> Extrait:

•••

Chaumet m'interrogea ensuite sur mille vilaines choses dont on accusoit ma mère ; je répondis avec vérité que cela n'étoit pas vrai, mais une infâme calomnie ; ils insistèrent beaucoup, mais je m'en tins toujours sur la négative, qui étoit la vérité.

Il me parla ensuite de Varennes, me fit beaucoup de questions auxquelles je répondis le mieux que je pus sans compromettre personne.

Enfin mon interrogatoire finit à 3 heures. Je demandai avec chaleur à Chaumet d'être réunie à ma mère, disant avec vérité que je l'avois déjà demandé avec ma Tante plus de mille fois.

« Je n'y peux rien.

— Quoi ! monsieur, vous ne pouvez pas l'obtenir du conseil général !

— Je n'y ai aucune autorité. »

Il me fit ensuite reconduire chez moi avec trois municipaux et me recommanda de ne rien dire à ma Tante, qu'on alloit aussi faire descendre.

En arrivant, j'embrassai ma Tante ; on lui dit de descendre, ce qu'elle fut, on lui fit les mêmes questions qu'à moi ; elle répondit à peu près les mêmes choses que moi.

La Reine Marie Antoinette au Temple

Elle dit qu'elle connoissoit de nom et de visage les municipaux dont on lui parloit, mais elle nia toute correspondance au dehors, ainsi que toutes les autres vilaines choses sur quoi l'on m'avoit interrogée.

Elle remonta à 4 heures ; son interrogatoire ne dura qu'une heure et le mien en avoit duré 3.

Chaumet nous avoit assuré que cela ne regardoit ni ma mère ni nous ; mais nous jugeâmes bien qu'il nous avoit trompé ; nous eûmes, hélas ! raison, car ils interrogèrent ma mère et la jugèrent peu de tems après.

Je ne sais pas bien l'histoire du procès de ma mère, j'en dirai seulement ce que j'ai pu découvrir.

•••

Enregistrements du jeu de données

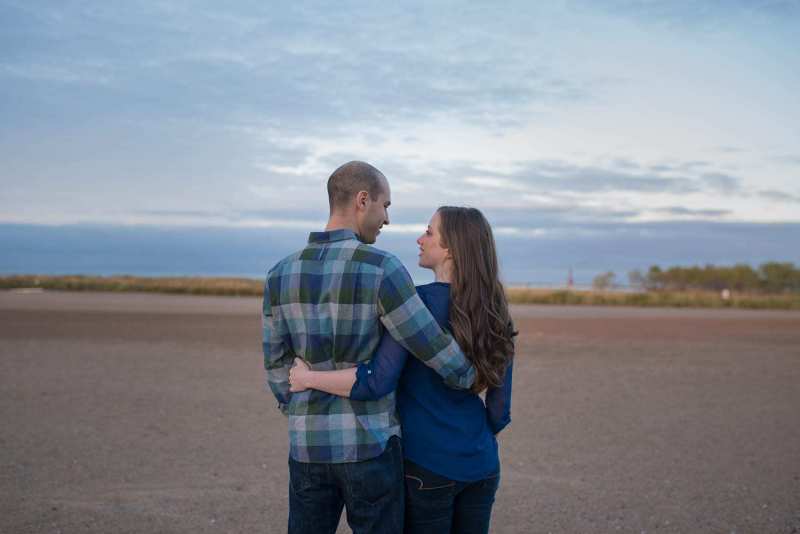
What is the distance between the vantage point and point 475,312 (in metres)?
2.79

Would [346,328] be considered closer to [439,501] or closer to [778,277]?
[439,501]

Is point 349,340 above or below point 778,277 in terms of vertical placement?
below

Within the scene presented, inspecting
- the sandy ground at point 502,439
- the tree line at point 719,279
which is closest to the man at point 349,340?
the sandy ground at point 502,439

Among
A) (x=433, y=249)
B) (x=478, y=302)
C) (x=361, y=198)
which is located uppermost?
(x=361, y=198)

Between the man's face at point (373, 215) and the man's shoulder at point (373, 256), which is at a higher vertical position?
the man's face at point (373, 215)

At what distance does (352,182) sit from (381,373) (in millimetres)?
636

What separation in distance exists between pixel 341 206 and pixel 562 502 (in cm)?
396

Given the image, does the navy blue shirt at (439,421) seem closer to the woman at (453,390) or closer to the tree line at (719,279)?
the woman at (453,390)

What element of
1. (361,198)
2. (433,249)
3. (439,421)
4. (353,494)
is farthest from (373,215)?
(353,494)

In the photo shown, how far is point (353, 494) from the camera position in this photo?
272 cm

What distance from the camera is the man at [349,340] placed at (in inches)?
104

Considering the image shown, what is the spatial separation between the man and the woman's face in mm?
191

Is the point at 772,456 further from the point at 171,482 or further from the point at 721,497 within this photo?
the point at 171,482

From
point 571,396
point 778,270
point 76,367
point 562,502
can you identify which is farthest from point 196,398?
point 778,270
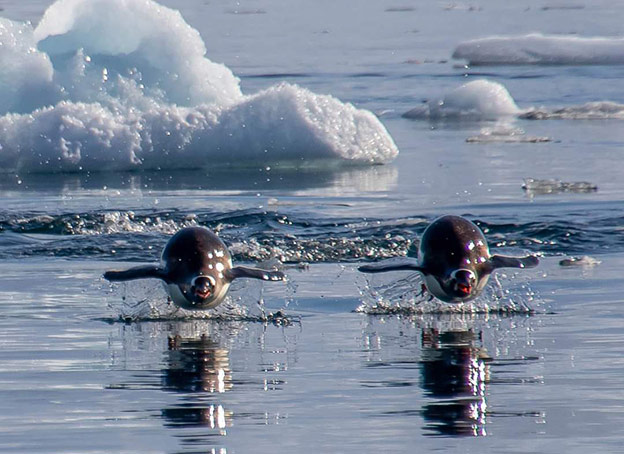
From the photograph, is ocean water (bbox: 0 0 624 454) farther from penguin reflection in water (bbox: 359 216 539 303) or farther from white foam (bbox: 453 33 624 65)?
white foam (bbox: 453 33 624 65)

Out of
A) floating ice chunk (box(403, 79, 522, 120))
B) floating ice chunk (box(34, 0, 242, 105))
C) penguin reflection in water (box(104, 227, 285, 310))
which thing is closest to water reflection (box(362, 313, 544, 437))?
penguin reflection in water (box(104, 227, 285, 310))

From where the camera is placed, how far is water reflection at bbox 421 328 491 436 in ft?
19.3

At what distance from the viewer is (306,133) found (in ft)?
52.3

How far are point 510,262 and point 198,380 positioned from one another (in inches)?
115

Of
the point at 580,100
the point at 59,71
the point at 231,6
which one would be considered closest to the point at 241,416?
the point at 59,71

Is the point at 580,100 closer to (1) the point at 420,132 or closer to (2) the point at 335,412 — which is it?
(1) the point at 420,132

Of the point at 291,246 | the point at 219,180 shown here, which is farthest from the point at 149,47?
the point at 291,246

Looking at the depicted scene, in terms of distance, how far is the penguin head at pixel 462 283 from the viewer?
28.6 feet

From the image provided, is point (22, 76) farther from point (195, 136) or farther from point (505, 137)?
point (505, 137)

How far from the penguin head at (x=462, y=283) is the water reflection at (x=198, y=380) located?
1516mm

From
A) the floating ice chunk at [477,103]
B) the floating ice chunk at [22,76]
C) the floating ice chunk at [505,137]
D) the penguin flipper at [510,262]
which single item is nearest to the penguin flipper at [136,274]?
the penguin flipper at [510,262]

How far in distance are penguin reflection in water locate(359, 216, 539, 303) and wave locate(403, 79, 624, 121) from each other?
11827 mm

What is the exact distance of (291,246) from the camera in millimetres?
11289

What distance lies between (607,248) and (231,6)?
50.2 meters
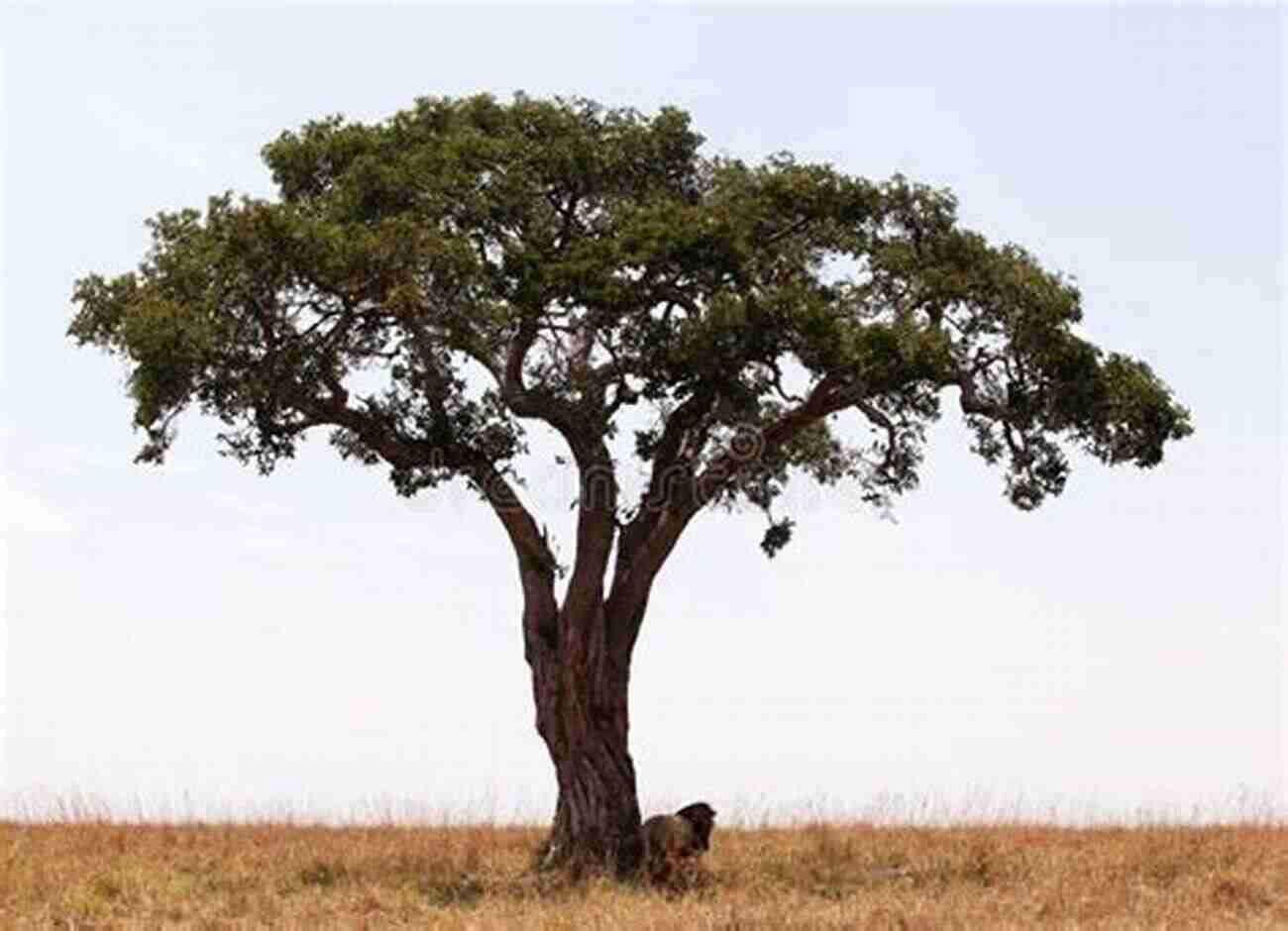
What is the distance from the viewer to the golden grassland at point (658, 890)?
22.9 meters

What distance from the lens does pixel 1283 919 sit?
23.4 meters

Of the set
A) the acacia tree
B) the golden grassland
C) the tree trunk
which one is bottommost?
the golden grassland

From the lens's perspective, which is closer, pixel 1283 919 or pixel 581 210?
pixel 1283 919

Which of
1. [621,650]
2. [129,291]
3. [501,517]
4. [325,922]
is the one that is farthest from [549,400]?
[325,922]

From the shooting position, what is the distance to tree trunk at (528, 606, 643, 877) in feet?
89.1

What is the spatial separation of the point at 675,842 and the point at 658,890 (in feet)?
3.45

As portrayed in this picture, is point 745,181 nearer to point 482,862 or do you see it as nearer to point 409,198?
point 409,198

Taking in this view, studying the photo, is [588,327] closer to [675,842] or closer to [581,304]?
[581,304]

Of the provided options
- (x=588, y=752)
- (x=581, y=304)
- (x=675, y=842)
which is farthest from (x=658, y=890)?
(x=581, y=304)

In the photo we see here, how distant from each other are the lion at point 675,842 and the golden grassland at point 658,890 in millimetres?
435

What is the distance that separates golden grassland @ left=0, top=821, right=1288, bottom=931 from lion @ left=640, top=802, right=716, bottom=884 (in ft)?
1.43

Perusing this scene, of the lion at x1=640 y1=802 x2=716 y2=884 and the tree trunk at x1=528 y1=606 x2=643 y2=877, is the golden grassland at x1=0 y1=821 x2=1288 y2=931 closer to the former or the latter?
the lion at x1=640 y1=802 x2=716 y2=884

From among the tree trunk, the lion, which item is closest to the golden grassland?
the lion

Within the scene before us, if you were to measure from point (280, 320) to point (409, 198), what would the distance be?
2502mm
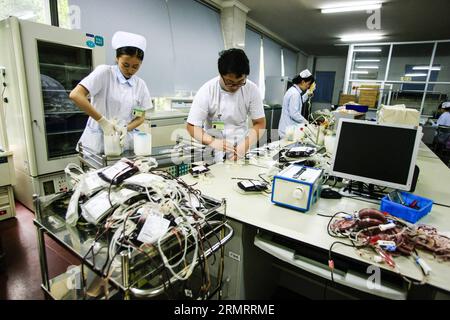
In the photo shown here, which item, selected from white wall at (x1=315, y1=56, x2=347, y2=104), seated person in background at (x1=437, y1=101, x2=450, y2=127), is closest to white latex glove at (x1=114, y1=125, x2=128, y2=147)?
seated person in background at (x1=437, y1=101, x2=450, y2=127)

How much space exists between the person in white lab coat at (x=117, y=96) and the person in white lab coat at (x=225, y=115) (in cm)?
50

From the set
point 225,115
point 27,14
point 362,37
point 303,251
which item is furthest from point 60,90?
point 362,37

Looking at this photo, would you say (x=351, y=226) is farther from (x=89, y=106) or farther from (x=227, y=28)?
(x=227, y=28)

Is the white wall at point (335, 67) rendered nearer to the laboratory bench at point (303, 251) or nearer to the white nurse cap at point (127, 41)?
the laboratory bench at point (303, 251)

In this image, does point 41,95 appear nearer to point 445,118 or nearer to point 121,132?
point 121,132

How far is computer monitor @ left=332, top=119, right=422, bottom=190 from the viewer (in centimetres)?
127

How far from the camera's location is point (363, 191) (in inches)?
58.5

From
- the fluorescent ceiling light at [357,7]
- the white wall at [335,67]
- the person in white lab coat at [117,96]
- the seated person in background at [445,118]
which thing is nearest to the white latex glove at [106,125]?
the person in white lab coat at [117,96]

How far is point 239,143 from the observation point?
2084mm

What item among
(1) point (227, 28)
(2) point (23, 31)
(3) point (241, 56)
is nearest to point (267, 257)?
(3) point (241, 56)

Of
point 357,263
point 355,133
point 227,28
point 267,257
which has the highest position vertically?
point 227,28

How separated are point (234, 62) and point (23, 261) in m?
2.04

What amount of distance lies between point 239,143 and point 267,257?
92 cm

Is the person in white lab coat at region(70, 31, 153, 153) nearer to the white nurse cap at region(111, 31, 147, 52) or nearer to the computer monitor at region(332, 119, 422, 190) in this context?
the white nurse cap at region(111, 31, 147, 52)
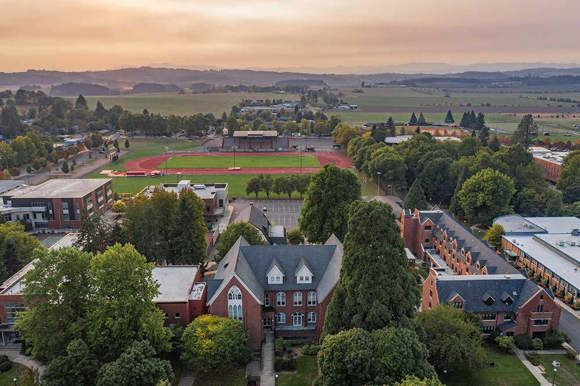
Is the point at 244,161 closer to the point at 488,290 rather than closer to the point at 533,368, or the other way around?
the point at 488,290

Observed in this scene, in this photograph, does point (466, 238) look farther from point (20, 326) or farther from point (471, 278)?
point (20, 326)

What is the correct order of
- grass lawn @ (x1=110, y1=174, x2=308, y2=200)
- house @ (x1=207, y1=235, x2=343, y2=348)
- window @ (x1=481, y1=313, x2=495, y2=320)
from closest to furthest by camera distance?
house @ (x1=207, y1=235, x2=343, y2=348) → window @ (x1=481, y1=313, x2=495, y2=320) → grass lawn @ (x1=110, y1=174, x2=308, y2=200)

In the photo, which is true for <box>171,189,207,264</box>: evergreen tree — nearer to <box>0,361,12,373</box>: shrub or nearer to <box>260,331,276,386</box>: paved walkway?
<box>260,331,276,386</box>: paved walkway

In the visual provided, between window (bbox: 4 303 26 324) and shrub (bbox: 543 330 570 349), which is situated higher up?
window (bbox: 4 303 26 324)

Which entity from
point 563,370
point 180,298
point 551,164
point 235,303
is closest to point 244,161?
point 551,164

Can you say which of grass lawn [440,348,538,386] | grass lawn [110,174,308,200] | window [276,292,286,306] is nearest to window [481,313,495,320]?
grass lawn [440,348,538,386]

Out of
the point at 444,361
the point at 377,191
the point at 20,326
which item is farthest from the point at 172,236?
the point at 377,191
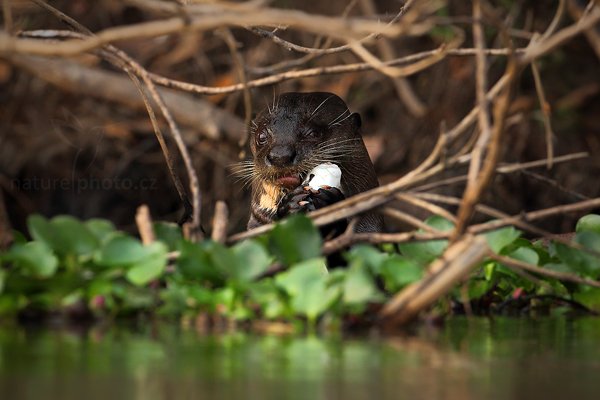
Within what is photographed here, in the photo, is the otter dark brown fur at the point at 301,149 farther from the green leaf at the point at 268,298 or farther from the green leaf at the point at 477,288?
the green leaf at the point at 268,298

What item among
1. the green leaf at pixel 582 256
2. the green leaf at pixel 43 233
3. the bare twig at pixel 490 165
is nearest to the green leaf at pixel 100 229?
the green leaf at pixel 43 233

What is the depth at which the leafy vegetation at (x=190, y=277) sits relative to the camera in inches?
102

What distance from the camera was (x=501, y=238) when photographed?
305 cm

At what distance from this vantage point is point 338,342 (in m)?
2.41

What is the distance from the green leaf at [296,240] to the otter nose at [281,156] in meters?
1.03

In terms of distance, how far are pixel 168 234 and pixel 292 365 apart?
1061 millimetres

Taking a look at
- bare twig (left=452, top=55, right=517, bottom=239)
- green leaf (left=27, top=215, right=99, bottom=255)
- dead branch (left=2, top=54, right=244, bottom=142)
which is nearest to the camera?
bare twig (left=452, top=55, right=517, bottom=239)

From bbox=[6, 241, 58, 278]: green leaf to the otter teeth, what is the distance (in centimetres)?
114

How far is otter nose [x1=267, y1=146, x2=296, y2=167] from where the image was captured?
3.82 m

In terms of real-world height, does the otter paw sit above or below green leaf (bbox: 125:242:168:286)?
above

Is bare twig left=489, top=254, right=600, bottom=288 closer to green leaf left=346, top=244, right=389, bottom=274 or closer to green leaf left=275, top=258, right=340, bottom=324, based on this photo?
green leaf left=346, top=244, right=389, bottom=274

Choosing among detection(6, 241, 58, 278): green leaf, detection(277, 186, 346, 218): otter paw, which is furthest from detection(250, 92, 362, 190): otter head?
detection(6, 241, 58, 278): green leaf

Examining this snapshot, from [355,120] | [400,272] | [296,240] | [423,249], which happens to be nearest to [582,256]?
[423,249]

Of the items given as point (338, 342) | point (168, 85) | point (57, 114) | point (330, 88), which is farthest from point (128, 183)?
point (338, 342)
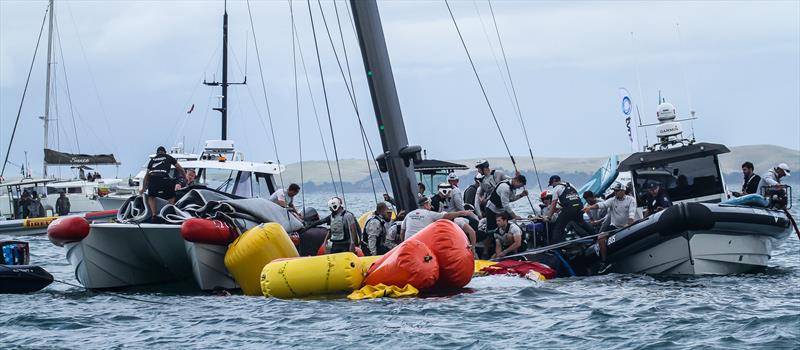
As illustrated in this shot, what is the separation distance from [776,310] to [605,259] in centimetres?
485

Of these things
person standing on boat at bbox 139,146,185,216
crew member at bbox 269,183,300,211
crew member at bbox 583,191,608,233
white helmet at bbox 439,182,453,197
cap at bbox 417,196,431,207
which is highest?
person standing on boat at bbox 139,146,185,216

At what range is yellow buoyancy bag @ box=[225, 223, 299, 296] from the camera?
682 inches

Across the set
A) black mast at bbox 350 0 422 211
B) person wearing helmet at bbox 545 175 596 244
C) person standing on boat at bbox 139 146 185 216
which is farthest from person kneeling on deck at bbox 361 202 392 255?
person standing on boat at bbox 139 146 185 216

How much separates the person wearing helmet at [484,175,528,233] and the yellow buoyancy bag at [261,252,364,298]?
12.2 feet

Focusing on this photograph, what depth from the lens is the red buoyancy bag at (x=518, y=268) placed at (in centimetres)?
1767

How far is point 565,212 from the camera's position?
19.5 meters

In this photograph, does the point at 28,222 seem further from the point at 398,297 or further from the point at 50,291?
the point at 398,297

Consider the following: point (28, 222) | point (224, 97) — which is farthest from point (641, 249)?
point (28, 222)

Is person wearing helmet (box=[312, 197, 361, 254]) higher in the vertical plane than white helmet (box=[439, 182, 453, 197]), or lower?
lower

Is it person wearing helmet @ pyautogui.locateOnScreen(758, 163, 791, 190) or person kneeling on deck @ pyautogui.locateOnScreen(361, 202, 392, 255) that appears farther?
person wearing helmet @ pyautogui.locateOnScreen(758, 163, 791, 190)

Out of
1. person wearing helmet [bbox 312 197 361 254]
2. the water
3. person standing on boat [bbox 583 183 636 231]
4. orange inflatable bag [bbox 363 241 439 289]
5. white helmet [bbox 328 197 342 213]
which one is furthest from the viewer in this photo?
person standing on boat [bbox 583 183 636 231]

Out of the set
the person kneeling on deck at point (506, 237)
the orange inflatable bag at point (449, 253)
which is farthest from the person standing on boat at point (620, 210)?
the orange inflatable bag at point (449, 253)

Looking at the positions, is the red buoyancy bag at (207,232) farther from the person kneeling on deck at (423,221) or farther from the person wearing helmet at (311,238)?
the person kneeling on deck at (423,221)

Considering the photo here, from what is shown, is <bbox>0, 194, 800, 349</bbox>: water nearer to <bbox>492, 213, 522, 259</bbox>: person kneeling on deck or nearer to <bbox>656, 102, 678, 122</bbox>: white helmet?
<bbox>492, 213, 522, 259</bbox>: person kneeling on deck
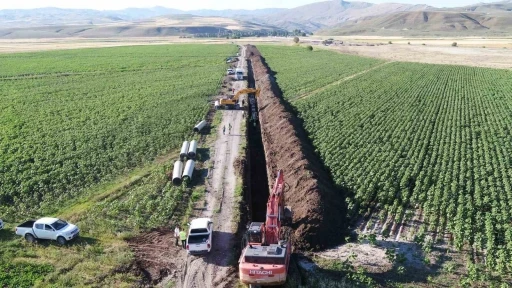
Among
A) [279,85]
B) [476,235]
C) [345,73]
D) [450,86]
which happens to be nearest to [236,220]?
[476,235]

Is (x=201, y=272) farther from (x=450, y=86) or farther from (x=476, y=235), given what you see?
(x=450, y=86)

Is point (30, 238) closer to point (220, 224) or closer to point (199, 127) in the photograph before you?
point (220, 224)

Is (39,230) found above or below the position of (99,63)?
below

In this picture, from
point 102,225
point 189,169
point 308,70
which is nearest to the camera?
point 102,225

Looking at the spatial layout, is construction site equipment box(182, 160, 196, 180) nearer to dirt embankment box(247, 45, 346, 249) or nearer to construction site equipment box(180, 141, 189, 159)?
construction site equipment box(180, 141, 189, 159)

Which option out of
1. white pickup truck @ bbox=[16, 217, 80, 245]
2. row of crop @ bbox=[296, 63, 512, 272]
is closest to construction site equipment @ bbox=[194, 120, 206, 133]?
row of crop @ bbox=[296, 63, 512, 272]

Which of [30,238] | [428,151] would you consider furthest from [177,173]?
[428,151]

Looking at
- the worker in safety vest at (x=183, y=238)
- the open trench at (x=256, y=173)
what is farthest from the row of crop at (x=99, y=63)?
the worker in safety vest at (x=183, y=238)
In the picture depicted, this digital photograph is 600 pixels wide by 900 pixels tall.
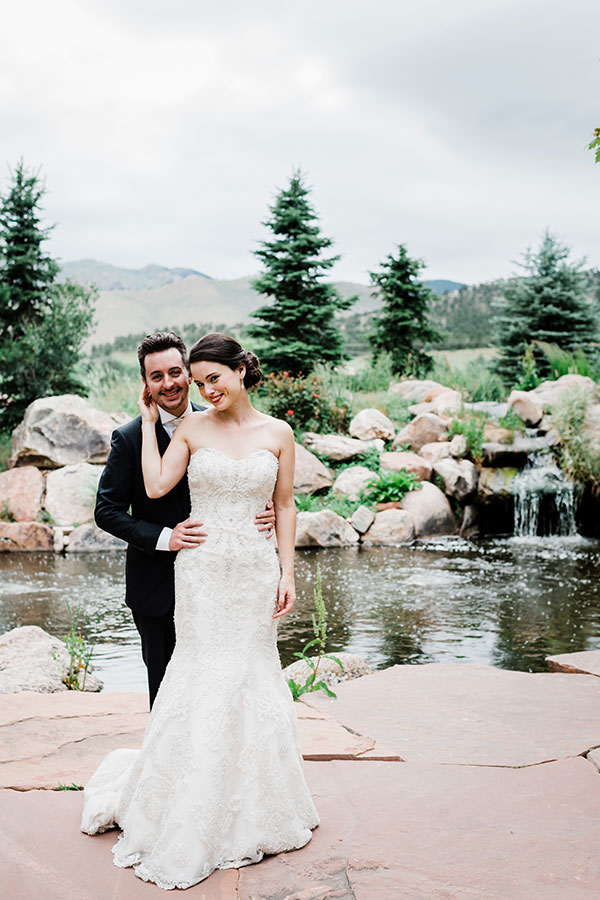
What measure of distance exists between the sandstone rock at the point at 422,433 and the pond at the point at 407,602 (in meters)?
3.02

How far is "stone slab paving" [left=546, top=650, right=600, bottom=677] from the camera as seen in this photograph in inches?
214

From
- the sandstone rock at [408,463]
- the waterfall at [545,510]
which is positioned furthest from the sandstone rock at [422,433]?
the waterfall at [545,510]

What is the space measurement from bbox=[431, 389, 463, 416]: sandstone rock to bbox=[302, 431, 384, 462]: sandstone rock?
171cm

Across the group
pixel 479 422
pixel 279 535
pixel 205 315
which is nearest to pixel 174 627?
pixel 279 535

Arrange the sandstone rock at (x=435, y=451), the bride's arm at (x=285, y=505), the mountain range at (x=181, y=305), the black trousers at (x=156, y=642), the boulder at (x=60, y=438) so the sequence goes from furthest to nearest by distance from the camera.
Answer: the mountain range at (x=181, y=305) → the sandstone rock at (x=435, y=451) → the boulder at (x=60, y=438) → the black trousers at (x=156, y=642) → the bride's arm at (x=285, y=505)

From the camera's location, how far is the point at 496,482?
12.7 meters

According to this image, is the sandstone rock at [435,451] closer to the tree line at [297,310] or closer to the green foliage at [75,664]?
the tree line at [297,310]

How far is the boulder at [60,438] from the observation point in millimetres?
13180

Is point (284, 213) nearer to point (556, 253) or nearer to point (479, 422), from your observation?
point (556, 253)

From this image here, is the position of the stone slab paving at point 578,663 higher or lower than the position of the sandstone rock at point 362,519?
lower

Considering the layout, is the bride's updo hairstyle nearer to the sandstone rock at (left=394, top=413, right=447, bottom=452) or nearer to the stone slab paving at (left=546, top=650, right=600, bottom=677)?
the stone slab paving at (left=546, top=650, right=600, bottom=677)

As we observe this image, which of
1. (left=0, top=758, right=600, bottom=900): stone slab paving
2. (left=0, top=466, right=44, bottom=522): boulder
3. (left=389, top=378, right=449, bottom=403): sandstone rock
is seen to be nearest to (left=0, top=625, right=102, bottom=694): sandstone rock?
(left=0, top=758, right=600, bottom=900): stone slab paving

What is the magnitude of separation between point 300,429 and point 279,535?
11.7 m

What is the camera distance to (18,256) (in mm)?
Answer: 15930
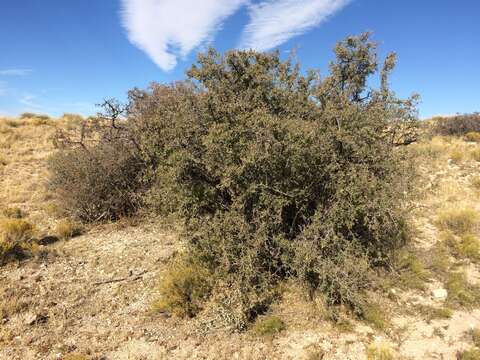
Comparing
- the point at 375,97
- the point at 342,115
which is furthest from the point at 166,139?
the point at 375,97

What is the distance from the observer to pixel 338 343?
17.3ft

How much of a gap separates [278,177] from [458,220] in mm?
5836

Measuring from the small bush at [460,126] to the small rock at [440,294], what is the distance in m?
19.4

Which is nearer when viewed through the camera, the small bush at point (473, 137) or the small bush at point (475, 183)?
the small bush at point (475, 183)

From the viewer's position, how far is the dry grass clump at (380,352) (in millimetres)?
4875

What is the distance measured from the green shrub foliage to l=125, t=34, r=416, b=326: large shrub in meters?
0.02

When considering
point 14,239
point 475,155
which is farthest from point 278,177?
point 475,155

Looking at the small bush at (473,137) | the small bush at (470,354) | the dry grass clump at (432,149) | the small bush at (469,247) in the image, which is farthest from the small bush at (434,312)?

•••

> Activités:
1/ Tirez de l'extrait sur l'interrogatoire le passage qui commence par « Chaumet m'interrogea ensuite » et va jusqu'à « étoit la vérité. ».
2/ Poursuivez l'extrait sur l'interrogatoire après sa dernière phrase.
Les entrées n'ont aucun lien avec l'extrait sur l'interrogatoire.

> Réponses par numéro:
1/
Chaumet m'interrogea ensuite sur mille vilaines choses dont on accusoit ma mère ; je répondis avec vérité que cela n'étoit pas vrai, mais une infâme calomnie ; ils insistèrent beaucoup, mais je m'en tins toujours sur la négative, qui étoit la vérité.

2/
Elle eut deux défenseurs Mrs du Coudrai6 et Chauvau.7 On fit paraître devant elle énormément de personnes ; Simon et Mathé, guichetiers du Temple, y comparurent. Ma mère avoit aussi dans son portefeuille une adresse de plusieurs personnes, on les fit venir au tribunal, entre autres Brunier, le médecin. On lui demanda s'il connoissoit ma mère.

« Oui.

— Depuis quand ?

— Depuis 1778, qu'elle m'a confié le soin de la santé de ses enfans.

— Avez-vous, quand vous avez [été] au Temple, procuré aux détenus des correspondances du dehors ?

— Non. »

Et ma mère reprit :

« Le médecin brunier n'est jamais venu au Temple et ne nous a approché qu'en présence d'un municipal. »

Enfin, chose inouie, l'interrogatoire de ma mère dura sans discontinuer trois jours et trois nuits ; on lui reprocha toutes les choses indignes sur quoi Chaumet nous avoit interrogé. Elle répondit à cette infâme accusation : « J'en appelle à toutes les mères sensibles », réponse qui attendrit le peuple ; les juges eurent peur et se dépêchèrent de la condamner à mort.

Ma Mère, qui avoit beaucoup de religion, depuis qu'elle étoit à la conciergerie, entendit sa sentence avec calme et courage ; on lui donna un prêtre jureur pour ses derniers momens, elle ne voulut pas s'en servir.

Quoi que lui dit cet homme, ma mère lui répondit avec douceur, mais ne voulut pas se servir de son ministère. Elle se mit à genoux, pria Dieu toute seule pendant longtems, soupa un peu, ensuite se coucha et dormit quelques heures.

Le lendemain, ayant fait à Dieu le sacrifice de sa vie, elle alla à la mort avec courage, au milieu des injures qu'un malheureux peuple égaré jettoit sur elle.

Son courage ne l'abandonna pas sur la chârette ni sur l'échaffaud ; elle en montra autant dans sa mort que dans sa vie.

Ainsi mourut, le 16 octobre 1793, Marie-Antoinette-Josèphe-Jeanne de Lorraine, fille des empereurs et femme d'un Roi de france. Elle étoit âgée de 37 ans 11 mois, ayant été en France 23 [ans] depuis qu'elle étoit mariée, et morte 8 mois après le roi Louis 16, son mari.


Notes

1. Brunyer.

2. Dumouriez.

3. Thierry.

4. Ville-d'Avray.

5. Moelle.

6. Du Coudray.

7. Chauveau.


Mémoire écrit par Marie-Thérèse-Charlotte de France sur la captivité des princes et princesses ses parents. Depuis le 10 août 1792 jusqu'à la mort de son frère arrivée le 9 juin 1795. Publié sur le manuscrit autographe appartenant à Madame la Duchesse de Madrid. Paris : Librairie Plon, n.d [1892]. II, pp. 96-138.